1988年、星野仙一監督率いる中日も、ベロビーチでキャンプを行っている。白地にブルーの文字でのチームロゴ、その下の赤い文字での背番号というユニホームのデザインはドジャースと瓜二つ。熱血漢というその共通項で惹かれ合ったのか、ラソーダは日本の話になると決まってこう口にした。
「ホシノを知ってるか? 俺の兄弟だ!」
そうやって、日本人記者たちにも分かるネタを引き合いに出し、私たちとコミュニケーションを取ろうとしてくれたラソーダには、感謝の思いが尽きない。
野茂のことばかり聞いた記者に…
ただ、こちらからは野茂の質問の一点張りだ。
野茂の爪は? 野茂はいつ投げる? 野茂の調子は? 野茂と何を話した?
野茂のことしか聞かない我々のことを、腹の底ではどう思っていたのかは分からない。それでもラソーダは、イヤな顔一つせず、それらの質問を受け止めてくれた。

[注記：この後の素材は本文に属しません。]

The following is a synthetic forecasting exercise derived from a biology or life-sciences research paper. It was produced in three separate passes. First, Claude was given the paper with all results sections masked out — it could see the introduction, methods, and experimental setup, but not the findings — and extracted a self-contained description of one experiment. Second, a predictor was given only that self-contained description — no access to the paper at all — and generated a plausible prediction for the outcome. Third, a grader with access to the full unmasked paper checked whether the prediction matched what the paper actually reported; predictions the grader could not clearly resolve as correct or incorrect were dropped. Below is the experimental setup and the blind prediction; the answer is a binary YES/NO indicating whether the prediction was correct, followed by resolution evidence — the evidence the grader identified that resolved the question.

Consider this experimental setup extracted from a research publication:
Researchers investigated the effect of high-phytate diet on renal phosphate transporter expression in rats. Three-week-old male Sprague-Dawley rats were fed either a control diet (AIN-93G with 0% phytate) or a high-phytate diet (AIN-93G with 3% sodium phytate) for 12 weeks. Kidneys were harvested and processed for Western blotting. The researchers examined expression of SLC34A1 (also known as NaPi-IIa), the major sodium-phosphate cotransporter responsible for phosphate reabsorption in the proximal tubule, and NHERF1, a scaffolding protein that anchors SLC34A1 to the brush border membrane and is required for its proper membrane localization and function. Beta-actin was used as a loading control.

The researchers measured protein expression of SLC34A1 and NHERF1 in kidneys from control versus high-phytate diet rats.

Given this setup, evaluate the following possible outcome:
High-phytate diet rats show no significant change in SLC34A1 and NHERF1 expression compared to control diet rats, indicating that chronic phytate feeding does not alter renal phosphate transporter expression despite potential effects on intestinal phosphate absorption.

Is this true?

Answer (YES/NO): NO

試合後も、その試合とは関係のない、登板していない野茂のことを聞くのだ。そのためにラソーダは、監督室で行う囲み取材で、まず日本の報道陣の質問を受けてくれた。それを聞き終えると、私たちは監督室を出る。その後、ロサンゼルス地元紙のドジャース番記者をはじめとした記者たちと試合についての本格的なやり取りが始まる。
そこでは当時の私の英語力では聞き取れないような言い回しや、知らなかった野球用語も混じっていた。野球の本質から、自分の取材がそれてしまっているという寂しさを感じた。
ノモ。おりゃー、しばくぞ
ラソーダだけではなかった。投手コーチのデーブ・ウォーレスも「君も大変だな」と笑いながら、野茂のこと“しか”聞かない私に、いつも丁寧に答えてくれた。